Im übrigen wies er den Einspruch als unbegründet zurück.

Die Klägerin hat am 23.10.2003 Klage erhoben mit der sie vorträgt:

Im Geltungsbereich des Einführungserlasses zur Abgabenordnung (AO) vom 24.9.1987 sei zu § 194 AO unter Ziffer 4 eine Selbstverpflichtung der Finanzverwaltung geregelt gewesen, wonach die Ausfertigung von Kontrollmitteilungen zu unterbleiben habe, um dem Auskunftsverweigerungsrecht des Steuerpflichtigen genüge zu tun. Das Finanzgericht Münster habe in einer Entscheidung vom 13.4.2002 unter Hinweis auf diese Selbstbeschränkung der Verwaltung entschieden, dass der Berufsgeheimnisträger die Durchführung der Betriebsprüfung dulden müsse. Im neuen Einführungserlass und der Betriebsprüfungsordnung sei die Selbstbindung ersatzlos gestrichen worden. Danach stünde es im Ermessen des Betriebsprüfers, ob er Kontrollmitteilungen fertige oder nicht. Dies sei mit der Rechtsprechung des Bundesfinanzhofes (BFH) zum Umfang des Auskunftsverweigerungsrechts des Steuerberaters nicht zu vereinbaren.

Die Klägerin beantragt,

die Prüfungsanordnung vom 22.5.2002 aufzuheben,

hilfsweise,

die Finanzverwaltung zu verpflichten, die Betriebsprüfung unter Beachtung der beruflichen Verschwiegenheitspflicht der Klägerin durchzuführen,

weiter hilfsweise,

die Revision zuzulassen

Der Beklagte beantragt,

die Klage abzuweisen.

Er trägt vor:

Die Selbstbindung aus § 8 Abs. 1 S. 2 BpO 1987, wonach bei Steuerpflichtigen, denen ein Auskunftsverweigerungsrecht nach § 102 AO zustehe, keine Kontrollmitteilungen zu fertigen seien, sei aufgegeben worden. Nunmehr sei es in den Grenzen, in denen es anlässlich der Betriebsprüfung anderer Steuerpflichtiger zulässig sei, Kontrollmitteilungen zu fertigen, auch bei den Auskunftsverweigerungsberechtigten möglich. Die Klägerin werde hier nicht als Dritte um Auskunft ersucht, sondern wie jeder andere Stpfl. einer Betriebsprüfung unterzogen.

Gründe

Die Klage ist sowohl im Hauptantrag als auch im Hilfsantrag unbegründet.

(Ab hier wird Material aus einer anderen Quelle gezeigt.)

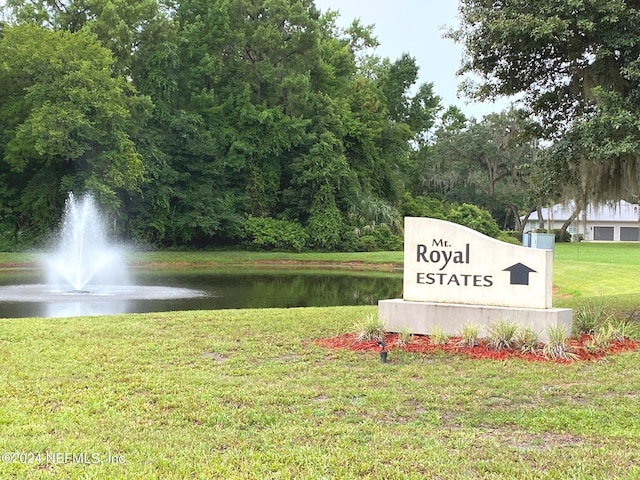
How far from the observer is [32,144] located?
102 ft

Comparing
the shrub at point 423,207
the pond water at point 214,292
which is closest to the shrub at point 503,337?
the pond water at point 214,292

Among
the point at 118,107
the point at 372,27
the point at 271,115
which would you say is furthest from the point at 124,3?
the point at 372,27

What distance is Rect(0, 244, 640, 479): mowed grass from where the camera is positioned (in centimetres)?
404

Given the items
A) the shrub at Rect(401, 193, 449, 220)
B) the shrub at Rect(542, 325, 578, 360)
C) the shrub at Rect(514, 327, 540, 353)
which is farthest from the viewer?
the shrub at Rect(401, 193, 449, 220)

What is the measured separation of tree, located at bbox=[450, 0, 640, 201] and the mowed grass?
142 inches

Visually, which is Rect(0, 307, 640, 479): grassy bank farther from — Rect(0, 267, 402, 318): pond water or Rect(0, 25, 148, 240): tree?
Rect(0, 25, 148, 240): tree

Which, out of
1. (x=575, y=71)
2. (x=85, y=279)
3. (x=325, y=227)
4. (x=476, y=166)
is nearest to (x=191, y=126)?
(x=325, y=227)

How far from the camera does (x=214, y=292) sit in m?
19.2

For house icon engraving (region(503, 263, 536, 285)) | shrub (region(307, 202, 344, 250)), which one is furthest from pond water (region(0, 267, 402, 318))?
house icon engraving (region(503, 263, 536, 285))

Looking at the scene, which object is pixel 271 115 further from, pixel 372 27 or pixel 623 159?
pixel 623 159

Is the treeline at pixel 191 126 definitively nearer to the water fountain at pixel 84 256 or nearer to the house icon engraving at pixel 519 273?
the water fountain at pixel 84 256

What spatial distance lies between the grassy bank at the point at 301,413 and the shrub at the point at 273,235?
28.8 m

Die Anordnung der Betriebsprüfung vom 22.5.2002 ist rechtmäßig und verletzt die Klägerin nicht in ihren Rechten (§ 100 Abs. 1 Satz 1 Finanzgerichtsordnung - FGO -).

Die Voraussetzungen des § 193 Abs. 1 AO, wonach bei der Klägerin grundsätzlich eine Betriebsprüfung angeordnet werden kann, liegen vor. Der Anordnung steht nicht entgegen, dass der Geschäftsführer und die Angestellten der Klägerin im Verhältnis zu ihren Mandanten zu einer besonderen Berufsverschwiegenheit verpflichtet sind und ihnen ein Auskunftsverweigerungsrecht gem. § 102 AO zusteht.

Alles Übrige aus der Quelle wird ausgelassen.